▸ **Recorded information**

*-*-*

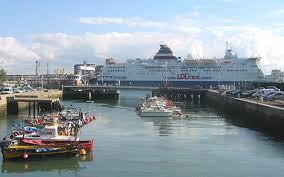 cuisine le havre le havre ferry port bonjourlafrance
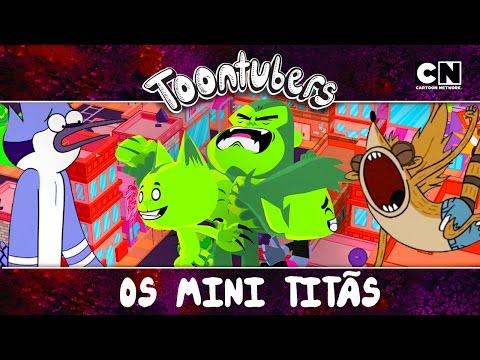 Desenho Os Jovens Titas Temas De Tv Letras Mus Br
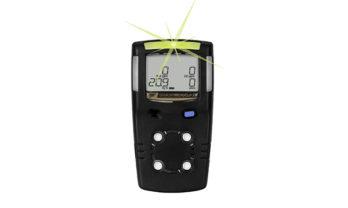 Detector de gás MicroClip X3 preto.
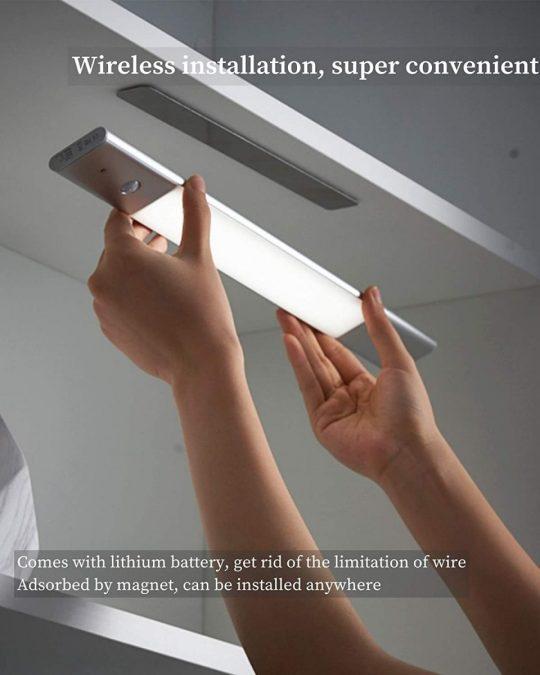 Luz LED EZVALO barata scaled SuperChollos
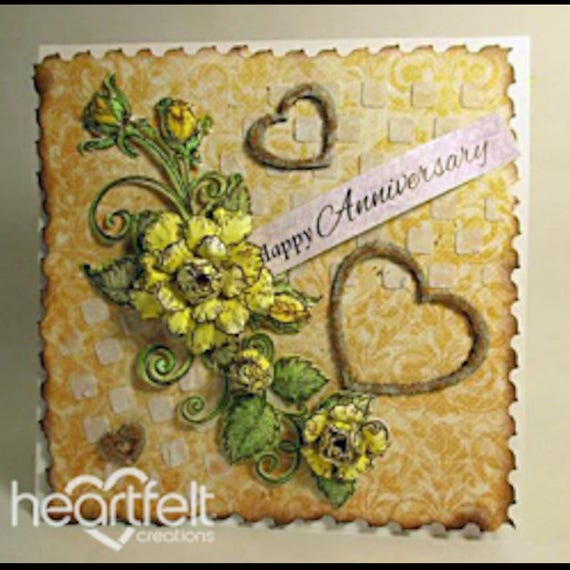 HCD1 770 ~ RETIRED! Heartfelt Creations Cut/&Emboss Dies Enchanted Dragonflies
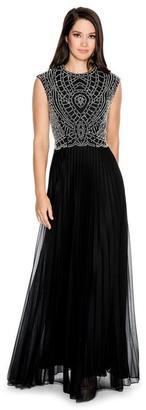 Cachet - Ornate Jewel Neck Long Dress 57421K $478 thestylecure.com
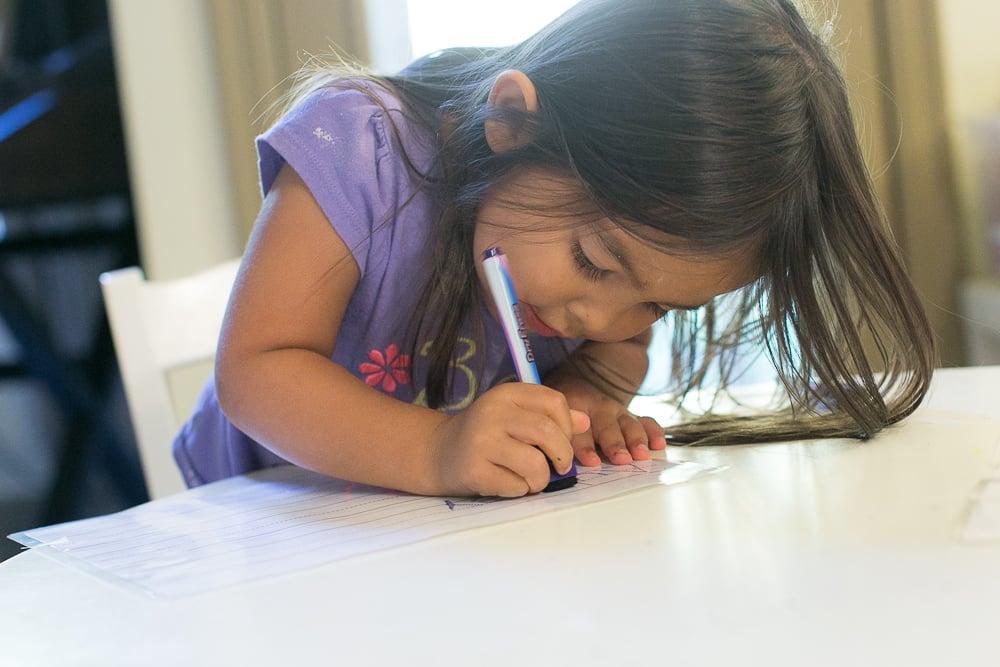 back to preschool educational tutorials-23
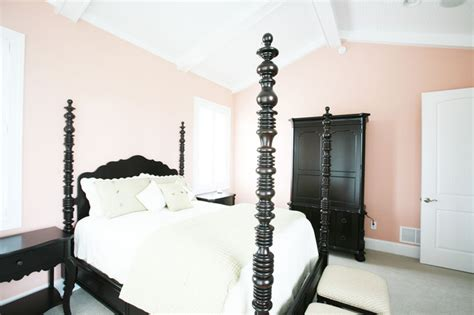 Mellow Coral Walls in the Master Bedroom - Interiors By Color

*-*-*

▸ **Task to complete**
Reproduce every entry above exactly, and omit the pictures.

▸ **The answer**
 cuisine le havre le havre ferry port bonjourlafrance
 Desenho Os Jovens Titas Temas De Tv Letras Mus Br
 Detector de gás MicroClip X3 preto.
 Luz LED EZVALO barata scaled SuperChollos
 HCD1 770 ~ RETIRED! Heartfelt Creations Cut/&Emboss Dies Enchanted Dragonflies
 Cachet - Ornate Jewel Neck Long Dress 57421K $478 thestylecure.com
 back to preschool educational tutorials-23
 Mellow Coral Walls in the Master Bedroom - Interiors By Color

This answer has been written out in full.